▸ **Exercise passage**
· · ·

# Miscellaneous > Ask an Expert >  How to check MS SQL version

## pszivos

Hello,

We need to check the version of the MS SQL server installation with the MS SMS tool. I know it is possible to check it with the <select @@version>, but SMS cannot use it. 

Is there a way to judge it based on certain files (.dll's, .exe's etc) if the installation is a STANDARD or ENTERPRISE version? File size? version etc?

The same we need to know for Analysys and Raporting services, too.

Any help is most welcome,
Peter

----------


## rmiao

You can check errorlog file in %microsoft sql server%\mssql\log directory.

----------


## pszivos

Thank you rmiao!

Unfortunately SMS is not as intelligent as one might expect. It is not able to analyse content of files or the registry. What I am looking for is any difference in any of the files the server is using .dll, .exe: size other properties.

Thanks,
Peter




> You can check errorlog file in %microsoft sql server%\mssql\log directory.

----------


## MAK

you can check the modified date of SSNETLIB.DLL

for 8.00.194 version the modified date is 8/6/2000 1:51:26 AM
for 8.00.766 version the modified date is 2/19/2003 1:47:40 AM

Use the below vbscript to find the modified date.

· · ·

▸ **Supplied information**

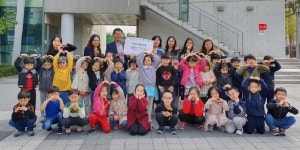 안산시 본오1동 시립본오어린이집 행복나눔 후원금 전달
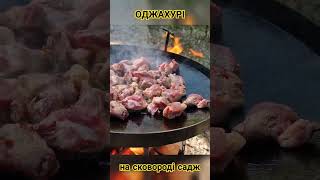 ОДЖАХУРІ на сковороді садж cooking food їжа садж [upl. by Jennine]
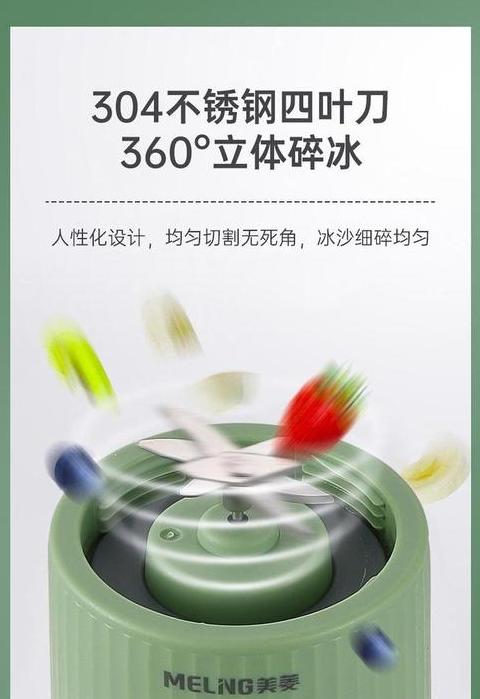 美菱便携式榨汁机怎么不动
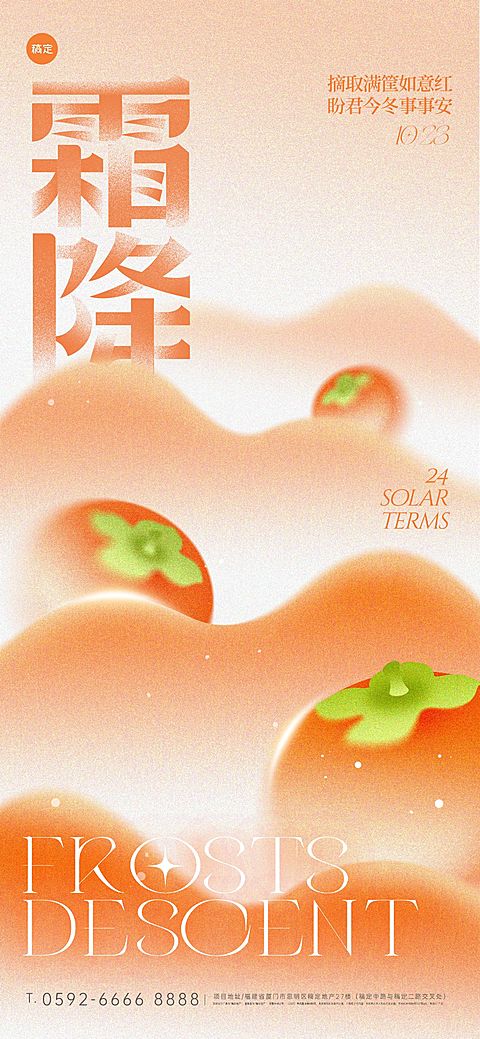 霜降节气祝福趣味感全屏竖版海报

· · ·

▸ **Tasks to perform**
1. Decide whether each statement agrees with the thread on checking the MS SQL version. Answer yes or no, and quote the words from the thread that decide it. (a) rmiao suggests looking at the errorlog file in the mssql\log directory. (b) According to Peter, SMS can analyse the registry. (c) For version 8.00.766, SSNETLIB.DLL has a modified date of 2/19/2003 1:47:40 AM.
2. Proceed with the thread on checking the MS SQL version, picking up after its final sentence.

▸ **Responses**
1.
(a) Yes: "You can check errorlog file in %microsoft sql server%\mssql\log directory."
(b) No: "It is not able to analyse content of files or the registry."
(c) Yes: "for 8.00.766 version the modified date is 2/19/2003 1:47:40 AM"

2.
Usage: 

cscript getfiledetails.vbs "\\Servername\x$\program files\microsoft sql server\mssql\binn\\ssnetlib.dll"

--save the below lines of code to getfiledetails.vbs 
Set objArgs = WScript.Arguments
FileName =objArgs(0)
Set fso = CreateObject("Scripting.FileSystemObject")
Set Fil = FSO.GetFile(FileName)
wscript.echo Fil.datelastmodified

----------


## pszivos

Thanks, but what we have is version: 2000.80.818.0 and the date&time is same for the standard and the enterprise edition, too.

----------


## rmiao

Try check sqlservr.exe then.

----------


## skhanal

If SMS can run VBScript or batch file, you can run select @@version through these and dump the output to a file, parse the version info and pass to SMS.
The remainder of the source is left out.